In order to finance their budgets, raise funds for infrastructure projects, or otherwise raise needed resources beyond tax revenues, governments throughout the world turn to the local and international capital markets. The sovereign bond market for both local currency and foreign currency denominated instruments includes both traditional, stable issuers with investment grade ratings and more volatile emerging markets issuers. Sovereign issuers are typically active in the beginning of the calendar year as finance ministries begin to address their funding needs. Thereafter, sovereigns usually analyze market conditions throughout the year to identify the optimal time for issuance based on trends in their yield curve against U.S. treasury bonds (U.S. Treasuries) or other benchmark securities.
This article describes current trends and developments during 2017 in the sovereign bond financing market. It explains the process for issuance of a sovereign bond, notable transactions, and regulatory changes that may affect certain aspects of the sovereign bond market in the coming year. For additional information, see Sovereign Entities Practice Guide and Debt Capital Markets in International Jurisdictions.
Despite three increases in the benchmark interest rate by the U.S. Board of Governors of the Federal Reserve System (Federal Reserve) throughout 2017 and continued expectation of further interest rate increases in 2018, yields on sovereign debt continued their historically low trend based on ongoing low U.S. Treasuries benchmarks. Nevertheless, sovereigns carefully accessed the markets according to developments in their local economies, including volatile oil prices for oil producing nations, and with an eye to internal political developments and in some cases expanding anti-corruption scandals.

**EXCERPTED DATA**
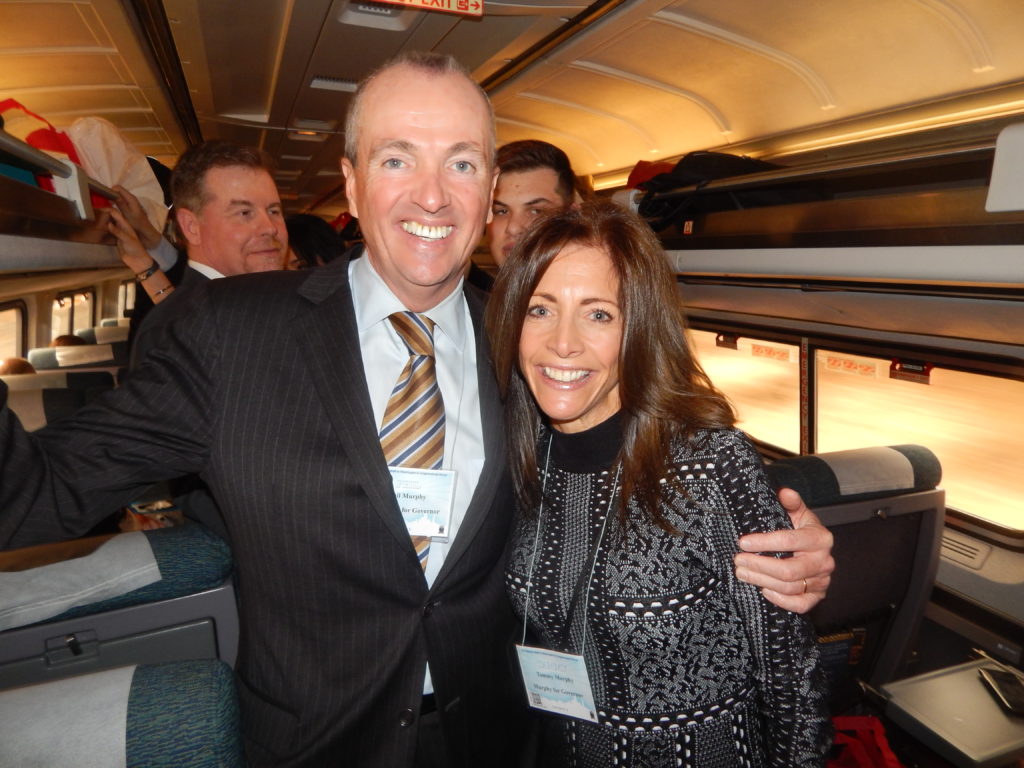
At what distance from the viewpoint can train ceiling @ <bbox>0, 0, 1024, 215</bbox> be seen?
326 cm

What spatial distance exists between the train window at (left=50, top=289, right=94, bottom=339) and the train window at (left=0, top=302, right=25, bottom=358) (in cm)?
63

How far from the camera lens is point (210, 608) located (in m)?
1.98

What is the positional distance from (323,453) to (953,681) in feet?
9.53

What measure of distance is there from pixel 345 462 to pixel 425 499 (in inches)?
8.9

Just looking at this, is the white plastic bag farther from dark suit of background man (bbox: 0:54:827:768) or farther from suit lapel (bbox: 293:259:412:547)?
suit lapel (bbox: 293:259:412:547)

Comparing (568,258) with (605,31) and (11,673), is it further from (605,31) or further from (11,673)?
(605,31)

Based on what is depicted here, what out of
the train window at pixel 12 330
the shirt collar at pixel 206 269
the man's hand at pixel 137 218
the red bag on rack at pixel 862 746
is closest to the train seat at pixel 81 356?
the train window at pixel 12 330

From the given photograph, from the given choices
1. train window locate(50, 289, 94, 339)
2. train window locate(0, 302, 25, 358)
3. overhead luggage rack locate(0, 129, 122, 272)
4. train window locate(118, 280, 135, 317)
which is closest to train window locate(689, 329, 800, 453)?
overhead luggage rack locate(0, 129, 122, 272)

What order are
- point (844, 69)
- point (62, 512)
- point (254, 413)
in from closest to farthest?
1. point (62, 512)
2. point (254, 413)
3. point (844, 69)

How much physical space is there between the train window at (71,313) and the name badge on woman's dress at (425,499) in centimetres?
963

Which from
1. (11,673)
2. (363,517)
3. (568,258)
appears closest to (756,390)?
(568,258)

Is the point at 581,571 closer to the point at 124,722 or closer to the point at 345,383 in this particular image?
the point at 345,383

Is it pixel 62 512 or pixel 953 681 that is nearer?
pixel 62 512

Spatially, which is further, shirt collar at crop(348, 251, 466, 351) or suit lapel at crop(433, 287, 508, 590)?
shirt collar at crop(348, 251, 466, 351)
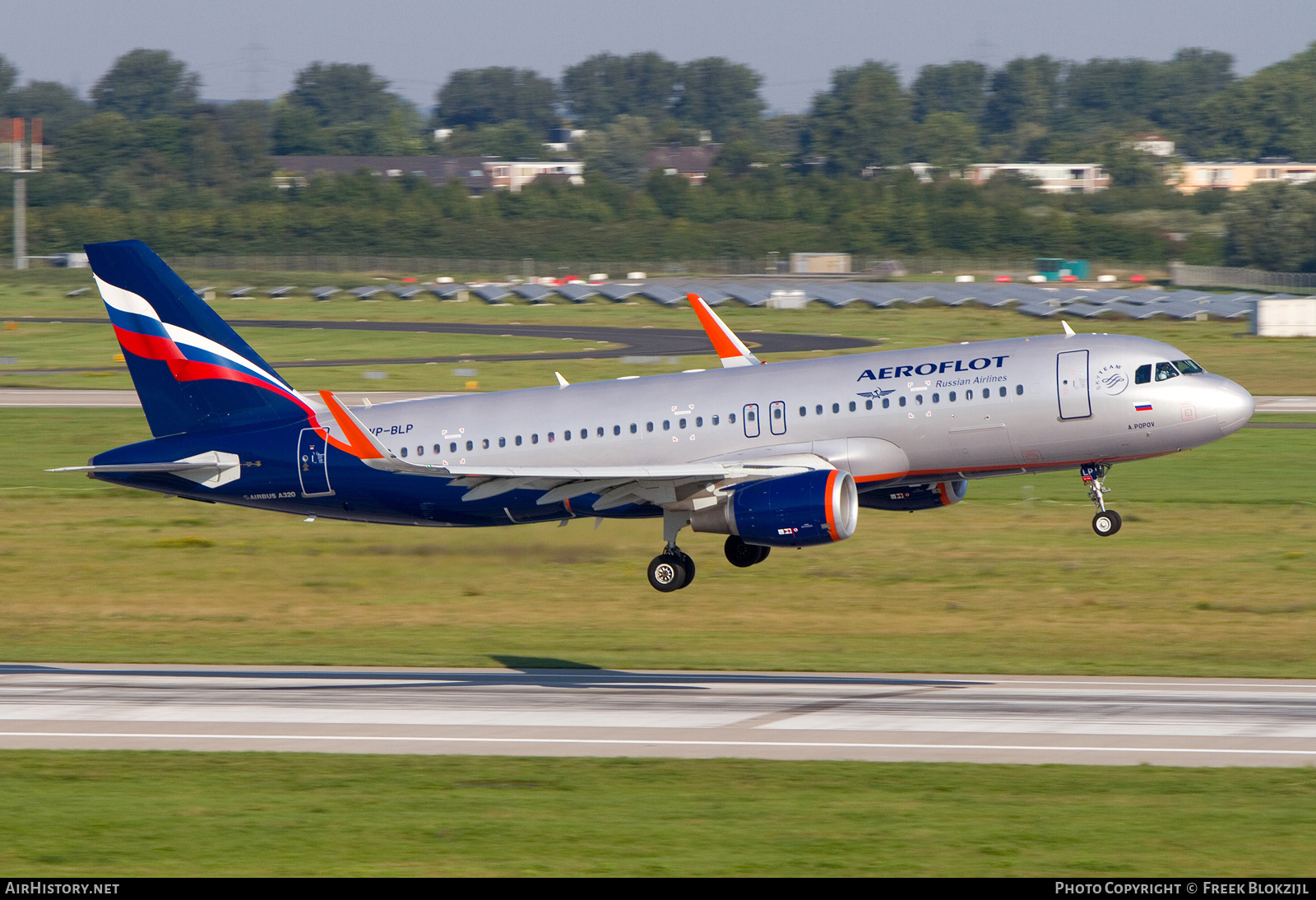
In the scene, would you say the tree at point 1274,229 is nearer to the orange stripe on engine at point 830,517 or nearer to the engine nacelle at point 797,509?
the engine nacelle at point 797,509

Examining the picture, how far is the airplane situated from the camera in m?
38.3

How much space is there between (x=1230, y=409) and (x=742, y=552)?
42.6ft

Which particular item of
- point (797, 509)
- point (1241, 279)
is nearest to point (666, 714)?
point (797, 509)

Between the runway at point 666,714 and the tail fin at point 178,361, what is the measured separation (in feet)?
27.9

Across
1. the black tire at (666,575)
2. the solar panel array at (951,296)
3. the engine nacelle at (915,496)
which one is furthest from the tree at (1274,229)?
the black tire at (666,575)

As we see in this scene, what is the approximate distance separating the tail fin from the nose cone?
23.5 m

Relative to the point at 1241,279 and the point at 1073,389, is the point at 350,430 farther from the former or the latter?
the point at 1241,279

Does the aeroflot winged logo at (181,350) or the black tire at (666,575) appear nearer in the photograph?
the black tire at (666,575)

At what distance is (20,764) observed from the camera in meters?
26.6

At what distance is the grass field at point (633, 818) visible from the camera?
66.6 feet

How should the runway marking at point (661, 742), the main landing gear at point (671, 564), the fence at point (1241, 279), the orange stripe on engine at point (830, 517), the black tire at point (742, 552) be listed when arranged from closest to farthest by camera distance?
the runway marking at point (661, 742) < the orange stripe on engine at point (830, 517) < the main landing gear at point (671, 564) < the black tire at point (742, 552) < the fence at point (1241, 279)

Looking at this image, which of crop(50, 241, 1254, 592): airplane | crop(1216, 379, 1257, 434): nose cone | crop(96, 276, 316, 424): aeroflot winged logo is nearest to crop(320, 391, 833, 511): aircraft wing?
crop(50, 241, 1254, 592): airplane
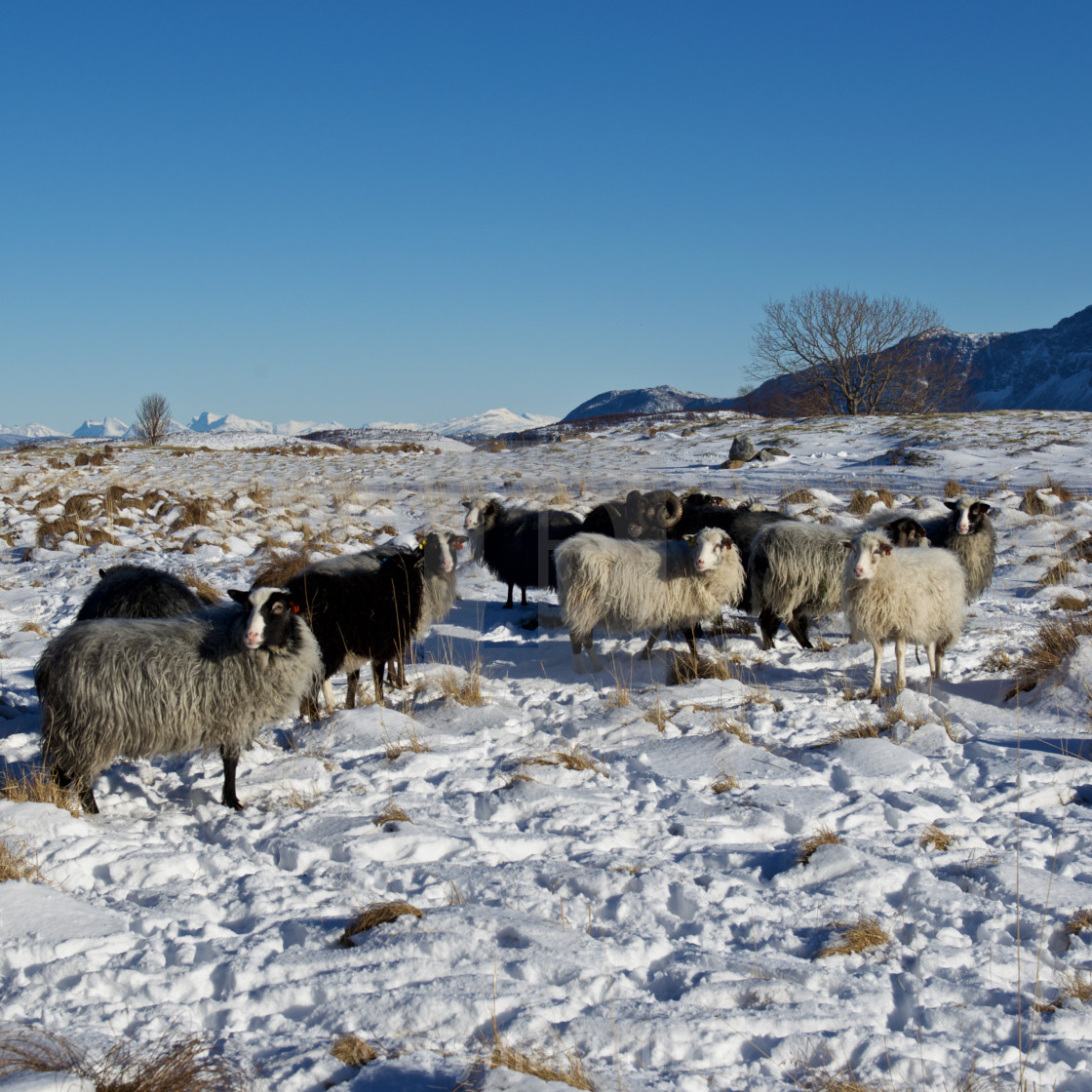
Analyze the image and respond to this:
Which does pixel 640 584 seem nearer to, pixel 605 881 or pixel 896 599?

**TASK SET**
1. According to the sovereign bond article, when are sovereign issuers typically active in the market?
2. Rewrite the part of the sovereign bond article that begins at the words "In order to" and stops after "other benchmark securities.", swapping "finance ministries" for "treasury departments".
Please rely only on the sovereign bond article, not on the entries.

**ANSWERS BELOW**
1. In the beginning of the calendar year, as finance ministries begin to address their funding needs.

2.
In order to finance their budgets, raise funds for infrastructure projects, or otherwise raise needed resources beyond tax revenues, governments throughout the world turn to the local and international capital markets. The sovereign bond market for both local currency and foreign currency denominated instruments includes both traditional, stable issuers with investment grade ratings and more volatile emerging markets issuers. Sovereign issuers are typically active in the beginning of the calendar year as treasury departments begin to address their funding needs. Thereafter, sovereigns usually analyze market conditions throughout the year to identify the optimal time for issuance based on trends in their yield curve against U.S. treasury bonds (U.S. Treasuries) or other benchmark securities.